So hat JEDE(R) der sein Telefon in einem griechischen Netz eingeloggt hatte eine Warnmeldung per SMS bekommen…

Allein – geholfen hat es nur bedingt, wie man später in den Medien hören konnte. Es sind verheerende Feuer ausgebrochen. Wir waren nie direkt betroffen, die Bilder die hier gezeigt wurden waren aber schrecklich.
Die Feuer waren nah an den Vororten Athens und haben Menschenleben bedroht…

…und vor allem auf Euböa wüteten die Flammen unaufhaltsam – es war bedrückend und beängstigend dies mit ansehen zu müssen.

Mich hat eine ganze zeitlang beschäftigt, dass wir mit Stefan und Amelie dorthin fahren wollten. Nicht, dass ich Angst um uns oder das Schiff gehabt hätte – aber Augenzeuge zu werden ohne helfen oder eingreifen zu können ist eine Situation welche mich bedrücken würde. Ich war froh, dass wir zu dieser Zeit nicht hier unterwegs waren.
Zu etwa dieser Zeit wurde das Ahrtal in Deutschland überschwemmt – verrückt – hier die Wassermassen welche alles begraben und Leben auslöschen, dort die Flammen die zerstörerisch wüten – ob die Erde sich wehrt???
Es war schwierig in dieser Phase „einfach weiterzumachen“ – auch hier war alles in Alarmbereitschaft. Ich habe mich zur Ablenkung meinen Projekten gewidmet, es gab mal eine „bootsfremde“ Aufgabe anzupacken.
Mein treuer Italiener stand nicht mehr in frischem Gewand da, die Motorhaube war zerschunden, das war so nicht mehr hinnehmbar – also wurde das Teil kurzerhand zum Lackierer gebracht und der treue Scudo bekam ein weniger attraktives Übergangs-Ersatzteil verpasst…
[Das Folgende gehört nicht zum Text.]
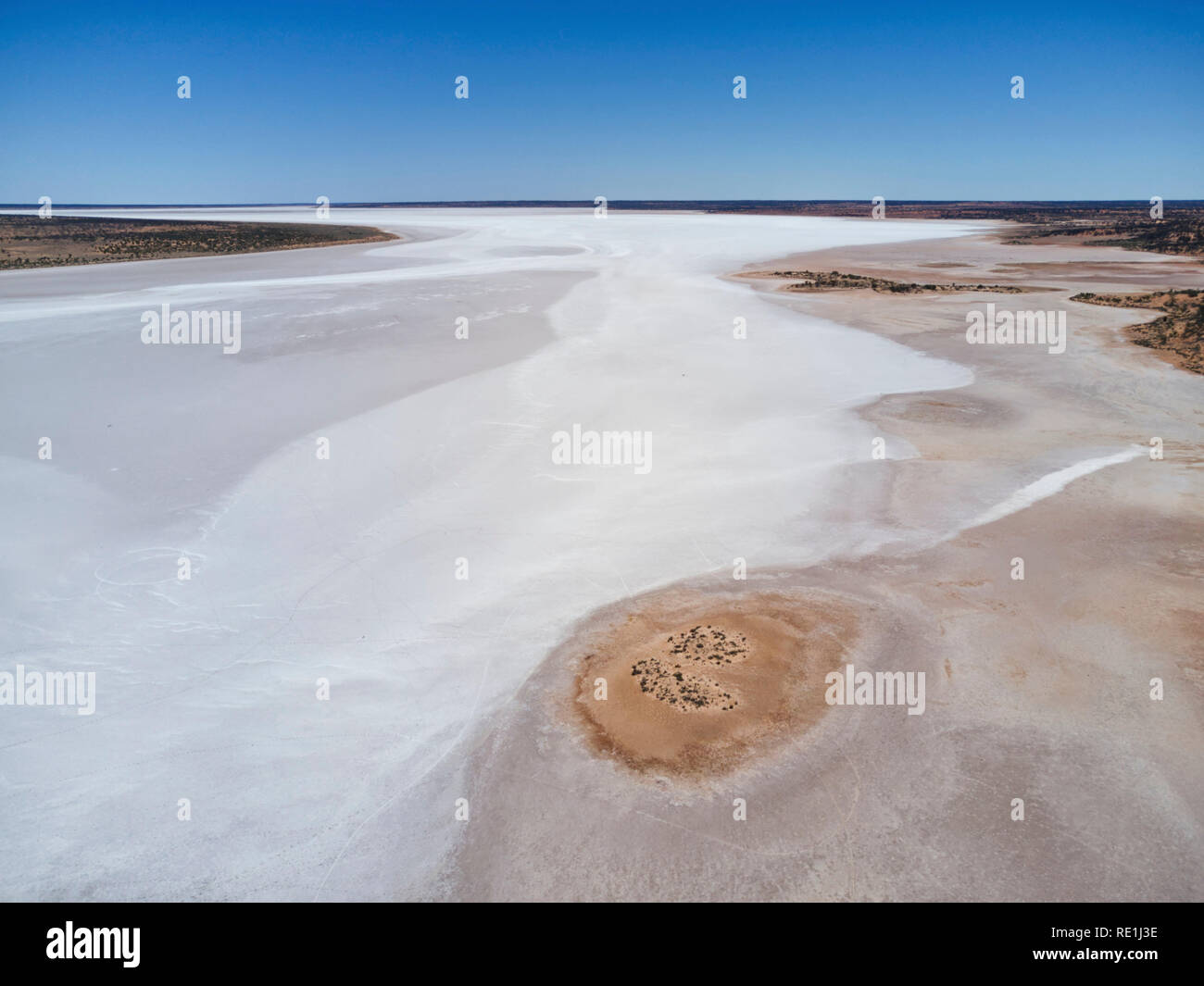 Aerial of the patterns on a salt encrusted lake known as island lagoon in the South Australian outback - Stock Image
Der Lackierer, (Sibylle meinte wir sind am Schrottplatz der Insel – sie muss da noch etwas entspannen), war ein supernetter Typ der sich mächtig ins Zeug legte und termintreu nach drei Tagen stolz sein Ergebnis präsentierte – tata, nicht schlecht, oder???

Mit dem wieder feschen Wagen suchten wir entweder die Nähe zum Meer oder schattige bzw. windige Plätzchen.
Da traf es sich mehr als gut, dass das „Harris“ wieder offen ist und es dort oben SOWOHL schattig als auch windig ist. Solange Sibylle noch hier war, sind wir regelmäßig dort oben aufgeschlagen um den Moment zu genießen und etwas „runterzukühlen“.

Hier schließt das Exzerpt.